O'Hara lives with Maureen and Matt Cravey, teachers in Dixie County who will tell you that the soft spoken young man is their "gift from God."
"When he was in the seventh grade, Paul came home with one of our sons and he's been like another son to us ever since," said Maureen, a reading specialist. "I tell everyone that Paul O'Hara is a gift from God to our family and to our community. I wish everyone could see what a good, decent and caring young man he is. We love him so much and we're just so thrilled that he's going to get a chance to play college football."
Matt says that while it would be great if Paul chose to play at the University of Florida for his college career, what is important is that he goes somewhere that is going to help him get the best possible education.
"We'd love it if he's a Gator," said Matt. "We live in Old Town so it's only 45 minutes away from Gainesville, but what's most important is that Paul goes somewhere that they'll care about him for more than just football. Paul knows that there is going to be life after football, and where he goes needs to be the place that's going to prepare him best for the days when he's not playing anymore."
The phone rings off the hook on a nightly basis at the Cravey's home. It's a who's who of college football when they answer. All the big schools have called and have offered scholarships, but he's already put together a list of five schools that will get the most attention.
Playing time will factor in his decision, but more importantly, it's going somewhere that will give him a good education to go with the chance to play for a good team.
"Yeah, I want to go somewhere that I know we're going to win," he said, "and I definitely want to go somewhere that I'll get playing time, but I have to think about my education. I want to get a good education."
O'Hara is a good student who passed with ease the math section of the FCAT. Maureen Cravey says he is working hard to prepare for the ACT, but she is confident that he will do well so that qualifying to play for a Division I school will not be a problem.

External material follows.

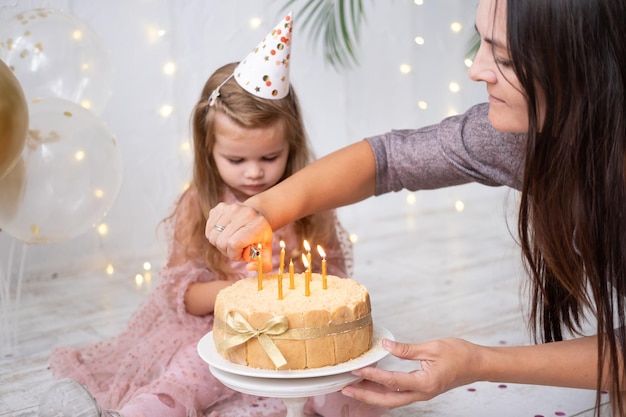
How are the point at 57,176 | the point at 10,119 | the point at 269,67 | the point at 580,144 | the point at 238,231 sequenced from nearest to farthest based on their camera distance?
the point at 580,144 → the point at 238,231 → the point at 10,119 → the point at 269,67 → the point at 57,176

"We work with him and he's got a good memory," she said. "He's already shown by doing so well on the math in the FCAT that he will do well with the ACT and the math is usually the stumbling block for kids. I think he will be well prepared and that he'll get a good score. We push Paul. He's a typical teenager in that if you leave it all up to him, he'll get distracted, so we keep him motivated and he responds well to that. He's a great kid. If he comes to the University of Florida, he's going to be a real blessing to everyone here."